• **REQUIRED ACTION**: Write out all the data again, exactly as shown.

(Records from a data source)

[Start of section]

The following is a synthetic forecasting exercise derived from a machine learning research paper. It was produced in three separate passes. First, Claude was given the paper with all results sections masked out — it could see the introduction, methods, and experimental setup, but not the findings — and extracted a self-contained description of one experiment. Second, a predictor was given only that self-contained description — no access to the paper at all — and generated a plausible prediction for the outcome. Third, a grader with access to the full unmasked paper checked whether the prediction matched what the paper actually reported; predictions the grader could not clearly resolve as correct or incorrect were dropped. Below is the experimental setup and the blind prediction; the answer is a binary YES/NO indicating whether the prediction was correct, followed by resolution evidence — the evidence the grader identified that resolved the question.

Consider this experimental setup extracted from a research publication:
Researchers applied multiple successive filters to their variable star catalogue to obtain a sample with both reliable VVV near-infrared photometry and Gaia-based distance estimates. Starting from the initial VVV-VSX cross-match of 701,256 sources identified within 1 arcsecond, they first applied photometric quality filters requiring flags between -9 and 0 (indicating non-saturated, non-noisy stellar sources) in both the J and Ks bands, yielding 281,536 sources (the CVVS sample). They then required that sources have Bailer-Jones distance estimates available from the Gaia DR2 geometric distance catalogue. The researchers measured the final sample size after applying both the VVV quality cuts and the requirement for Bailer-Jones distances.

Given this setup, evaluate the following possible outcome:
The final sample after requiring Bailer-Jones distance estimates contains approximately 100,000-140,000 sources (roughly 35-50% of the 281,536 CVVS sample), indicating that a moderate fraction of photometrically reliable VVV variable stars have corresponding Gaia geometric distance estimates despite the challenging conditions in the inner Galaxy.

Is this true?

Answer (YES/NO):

[End of section]

• **OUTPUT FOR THIS EXERCISE**:
The following is a synthetic forecasting exercise derived from a machine learning research paper. It was produced in three separate passes. First, Claude was given the paper with all results sections masked out — it could see the introduction, methods, and experimental setup, but not the findings — and extracted a self-contained description of one experiment. Second, a predictor was given only that self-contained description — no access to the paper at all — and generated a plausible prediction for the outcome. Third, a grader with access to the full unmasked paper checked whether the prediction matched what the paper actually reported; predictions the grader could not clearly resolve as correct or incorrect were dropped. Below is the experimental setup and the blind prediction; the answer is a binary YES/NO indicating whether the prediction was correct, followed by resolution evidence — the evidence the grader identified that resolved the question.

Consider this experimental setup extracted from a research publication:
Researchers applied multiple successive filters to their variable star catalogue to obtain a sample with both reliable VVV near-infrared photometry and Gaia-based distance estimates. Starting from the initial VVV-VSX cross-match of 701,256 sources identified within 1 arcsecond, they first applied photometric quality filters requiring flags between -9 and 0 (indicating non-saturated, non-noisy stellar sources) in both the J and Ks bands, yielding 281,536 sources (the CVVS sample). They then required that sources have Bailer-Jones distance estimates available from the Gaia DR2 geometric distance catalogue. The researchers measured the final sample size after applying both the VVV quality cuts and the requirement for Bailer-Jones distances.

Given this setup, evaluate the following possible outcome:
The final sample after requiring Bailer-Jones distance estimates contains approximately 100,000-140,000 sources (roughly 35-50% of the 281,536 CVVS sample), indicating that a moderate fraction of photometrically reliable VVV variable stars have corresponding Gaia geometric distance estimates despite the challenging conditions in the inner Galaxy.

Is this true?

Answer (YES/NO):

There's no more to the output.